Start of Given passage

Myths and Legends of the Pacific Northwest
Also known as: Myths and Legends of the Pacific Northwest, Especially of Washington and Oregon


An early twentieth-century anthology of Indigenous tales from the Pacific Northwest, retold in English prose. It gathers trickster cycles, creation accounts, culture-hero episodes, and regional etiologies centered on Salmon, Thunderbird, rivers, and mountains.
Description
Judson’s collection presents a broad cross-section of Pacific Northwest Native narratives as paraphrased English retellings. The volume emphasizes trickster and transformer cycles (Coyote, Raven, Bluejay), the cultural centrality of Salmon, and landscape etiologies tied to the Columbia River and Cascade volcanoes. While accessible to general readers, the book reflects its time: stories are streamlined, names are anglicized, and versions from distinct nations are blended under regional headings. Read critically alongside primary ethnographic sources, it offers a doorway into the motifs and moral logics of Northwest Coast and Plateau storytelling.

End of Given passage
Start of The data

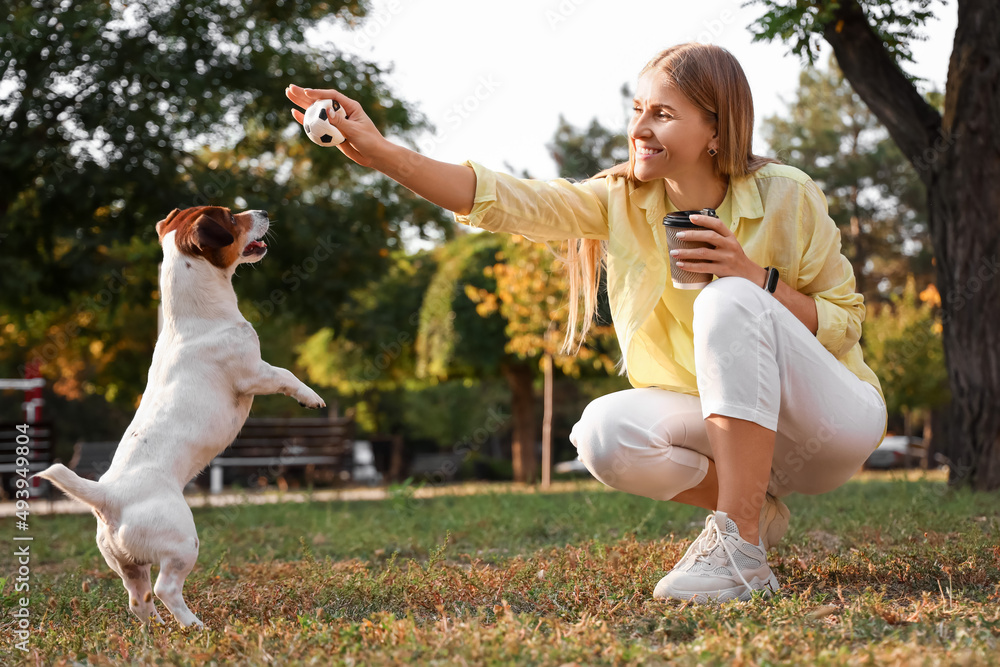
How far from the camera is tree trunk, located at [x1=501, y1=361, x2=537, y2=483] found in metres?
17.6

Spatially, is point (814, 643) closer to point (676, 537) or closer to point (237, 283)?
point (676, 537)

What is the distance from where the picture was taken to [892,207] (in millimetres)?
25406

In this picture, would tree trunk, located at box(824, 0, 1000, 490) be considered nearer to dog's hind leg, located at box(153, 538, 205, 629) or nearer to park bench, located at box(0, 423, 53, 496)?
dog's hind leg, located at box(153, 538, 205, 629)

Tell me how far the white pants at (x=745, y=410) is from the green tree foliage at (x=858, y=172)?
22.5 m

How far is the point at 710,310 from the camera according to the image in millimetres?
2463

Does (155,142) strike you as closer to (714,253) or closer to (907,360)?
(714,253)

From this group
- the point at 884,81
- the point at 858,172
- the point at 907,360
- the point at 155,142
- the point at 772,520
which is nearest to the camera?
the point at 772,520

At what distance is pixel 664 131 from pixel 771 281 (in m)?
0.57

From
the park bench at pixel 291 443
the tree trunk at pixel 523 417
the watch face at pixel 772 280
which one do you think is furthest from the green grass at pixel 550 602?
the tree trunk at pixel 523 417

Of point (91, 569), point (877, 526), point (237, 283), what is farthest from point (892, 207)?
point (91, 569)

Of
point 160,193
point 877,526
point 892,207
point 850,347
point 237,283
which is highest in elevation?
point 892,207

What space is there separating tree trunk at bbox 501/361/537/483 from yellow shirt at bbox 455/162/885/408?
14480mm

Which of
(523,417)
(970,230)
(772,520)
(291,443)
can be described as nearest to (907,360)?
(523,417)

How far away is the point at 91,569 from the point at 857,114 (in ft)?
84.9
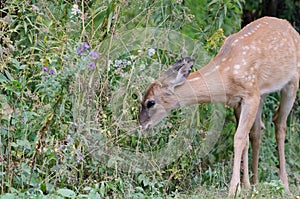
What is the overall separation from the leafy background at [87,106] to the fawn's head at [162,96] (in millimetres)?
94

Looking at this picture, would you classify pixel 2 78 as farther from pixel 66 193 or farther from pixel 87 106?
pixel 66 193

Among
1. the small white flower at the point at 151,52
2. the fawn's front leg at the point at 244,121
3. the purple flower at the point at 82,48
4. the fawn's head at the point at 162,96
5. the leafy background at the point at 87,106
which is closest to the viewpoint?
the leafy background at the point at 87,106

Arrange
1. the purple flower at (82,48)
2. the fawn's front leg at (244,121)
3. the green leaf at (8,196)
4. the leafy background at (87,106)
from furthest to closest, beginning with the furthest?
the fawn's front leg at (244,121) → the purple flower at (82,48) → the leafy background at (87,106) → the green leaf at (8,196)

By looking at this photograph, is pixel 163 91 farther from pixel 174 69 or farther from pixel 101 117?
pixel 101 117

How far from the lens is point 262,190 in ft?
22.1

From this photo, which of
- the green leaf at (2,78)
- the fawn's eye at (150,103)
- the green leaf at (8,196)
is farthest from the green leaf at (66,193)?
the fawn's eye at (150,103)

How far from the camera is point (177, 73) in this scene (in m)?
7.09

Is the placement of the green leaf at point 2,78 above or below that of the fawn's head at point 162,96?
above

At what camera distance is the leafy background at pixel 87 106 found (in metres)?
5.85

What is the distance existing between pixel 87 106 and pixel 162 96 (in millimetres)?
1026

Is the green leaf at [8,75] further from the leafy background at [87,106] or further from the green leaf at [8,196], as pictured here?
the green leaf at [8,196]

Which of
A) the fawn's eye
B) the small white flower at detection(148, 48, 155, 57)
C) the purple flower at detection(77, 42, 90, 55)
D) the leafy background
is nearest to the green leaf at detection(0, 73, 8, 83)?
the leafy background

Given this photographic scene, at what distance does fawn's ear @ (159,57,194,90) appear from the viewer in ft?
22.9

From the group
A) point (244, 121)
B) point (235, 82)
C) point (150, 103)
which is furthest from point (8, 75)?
point (244, 121)
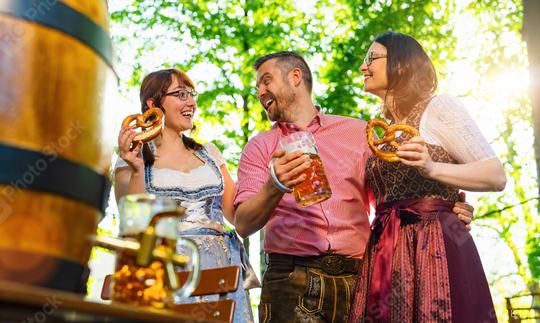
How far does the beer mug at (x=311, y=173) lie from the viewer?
2.46m

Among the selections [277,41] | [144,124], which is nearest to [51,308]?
[144,124]

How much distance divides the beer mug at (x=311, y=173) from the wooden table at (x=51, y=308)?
1506 millimetres

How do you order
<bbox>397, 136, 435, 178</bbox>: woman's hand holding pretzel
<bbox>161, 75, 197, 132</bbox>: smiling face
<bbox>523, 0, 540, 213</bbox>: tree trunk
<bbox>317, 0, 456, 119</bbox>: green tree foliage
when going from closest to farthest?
<bbox>397, 136, 435, 178</bbox>: woman's hand holding pretzel
<bbox>161, 75, 197, 132</bbox>: smiling face
<bbox>523, 0, 540, 213</bbox>: tree trunk
<bbox>317, 0, 456, 119</bbox>: green tree foliage

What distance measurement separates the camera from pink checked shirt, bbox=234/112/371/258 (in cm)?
303

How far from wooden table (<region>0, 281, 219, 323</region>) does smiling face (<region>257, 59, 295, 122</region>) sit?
97.8 inches

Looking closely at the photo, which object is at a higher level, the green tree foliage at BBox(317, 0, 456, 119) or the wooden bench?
the green tree foliage at BBox(317, 0, 456, 119)

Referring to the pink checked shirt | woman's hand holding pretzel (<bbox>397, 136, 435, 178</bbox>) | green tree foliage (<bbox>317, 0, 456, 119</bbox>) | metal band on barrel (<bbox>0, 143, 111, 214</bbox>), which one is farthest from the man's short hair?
green tree foliage (<bbox>317, 0, 456, 119</bbox>)

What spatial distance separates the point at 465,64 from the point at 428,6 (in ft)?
4.96

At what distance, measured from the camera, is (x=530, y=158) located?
13281 millimetres

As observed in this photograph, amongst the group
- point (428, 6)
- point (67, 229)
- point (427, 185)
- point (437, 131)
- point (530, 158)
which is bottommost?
point (67, 229)

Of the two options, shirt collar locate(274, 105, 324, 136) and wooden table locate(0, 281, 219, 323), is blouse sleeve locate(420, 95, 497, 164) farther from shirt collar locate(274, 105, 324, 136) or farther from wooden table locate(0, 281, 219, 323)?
wooden table locate(0, 281, 219, 323)

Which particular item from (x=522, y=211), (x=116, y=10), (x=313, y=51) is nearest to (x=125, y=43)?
(x=116, y=10)

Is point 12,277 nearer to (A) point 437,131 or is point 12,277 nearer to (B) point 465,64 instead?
(A) point 437,131

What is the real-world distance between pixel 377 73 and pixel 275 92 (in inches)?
23.5
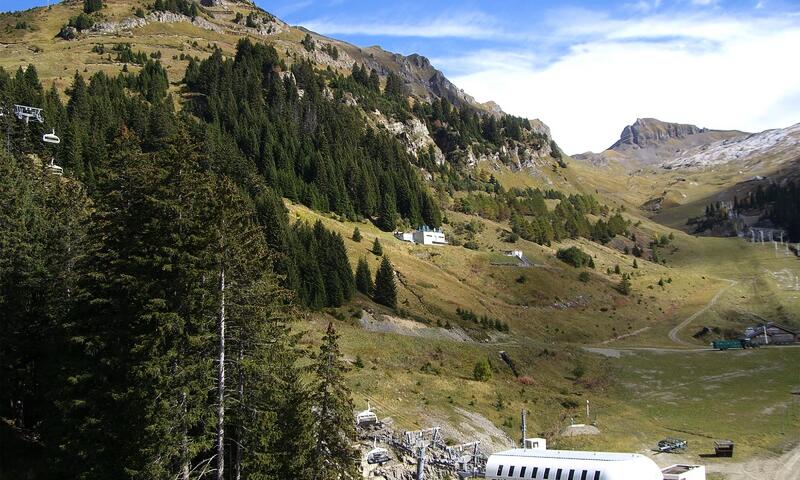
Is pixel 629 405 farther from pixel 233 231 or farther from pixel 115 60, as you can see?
pixel 115 60

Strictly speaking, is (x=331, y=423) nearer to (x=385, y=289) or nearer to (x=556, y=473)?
(x=556, y=473)

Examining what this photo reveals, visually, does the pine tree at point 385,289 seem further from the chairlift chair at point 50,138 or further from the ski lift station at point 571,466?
the ski lift station at point 571,466

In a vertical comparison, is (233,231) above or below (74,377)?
above

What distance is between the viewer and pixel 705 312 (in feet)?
474

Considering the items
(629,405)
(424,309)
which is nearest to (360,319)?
(424,309)

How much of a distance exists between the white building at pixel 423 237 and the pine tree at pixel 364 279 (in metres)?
46.2

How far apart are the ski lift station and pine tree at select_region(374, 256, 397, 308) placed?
196 feet

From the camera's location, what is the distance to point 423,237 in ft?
504

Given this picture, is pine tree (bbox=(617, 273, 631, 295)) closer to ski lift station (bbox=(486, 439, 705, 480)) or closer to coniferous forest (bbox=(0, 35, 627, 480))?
ski lift station (bbox=(486, 439, 705, 480))

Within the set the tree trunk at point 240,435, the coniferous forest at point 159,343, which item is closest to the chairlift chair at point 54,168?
the coniferous forest at point 159,343

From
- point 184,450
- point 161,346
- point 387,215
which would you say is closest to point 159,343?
point 161,346

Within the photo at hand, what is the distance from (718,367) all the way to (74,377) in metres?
95.9

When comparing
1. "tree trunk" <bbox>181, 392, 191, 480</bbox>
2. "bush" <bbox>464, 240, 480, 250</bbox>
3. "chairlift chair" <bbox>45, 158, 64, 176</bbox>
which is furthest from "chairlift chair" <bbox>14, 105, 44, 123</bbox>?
"bush" <bbox>464, 240, 480, 250</bbox>

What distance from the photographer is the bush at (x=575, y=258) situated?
164 metres
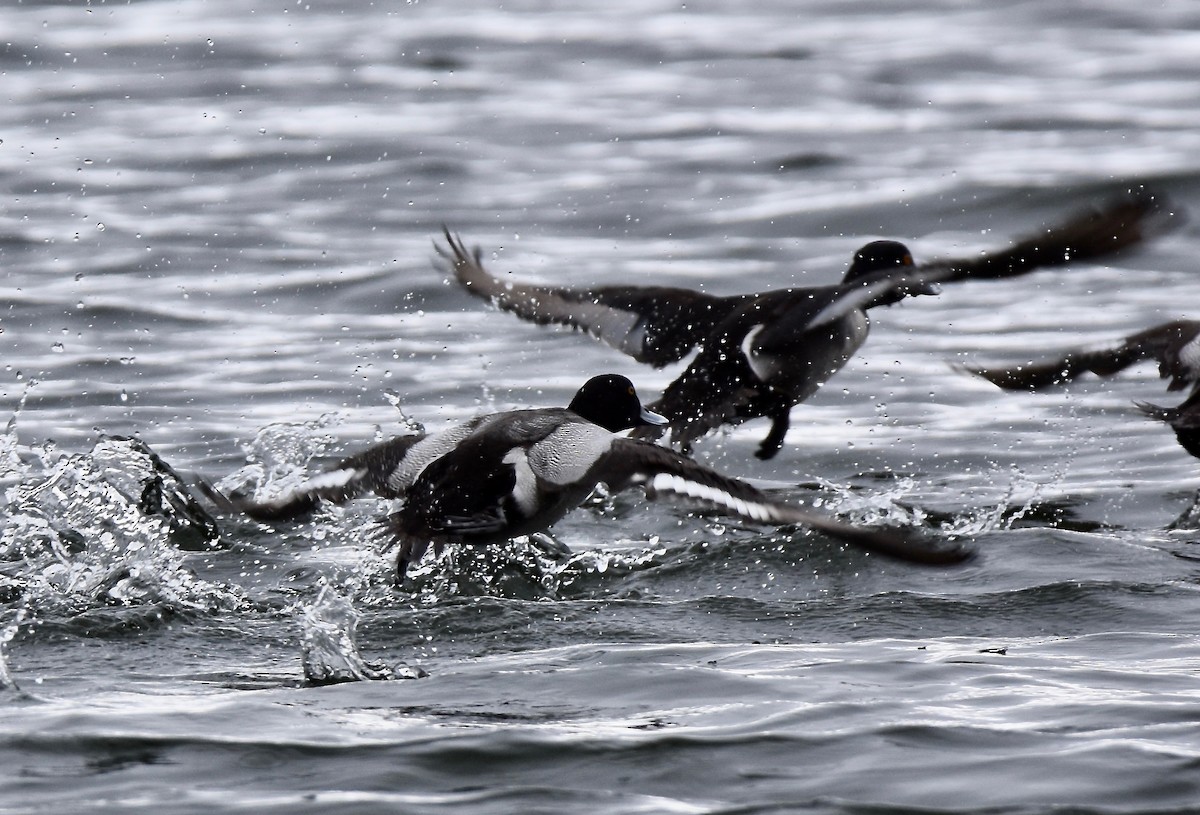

End of The data

» Work required:
According to the anthology description, which trickster and transformer figures does the volume emphasize? The data have no connection to the anthology description.

» Written reply:
Coyote, Raven, and Bluejay.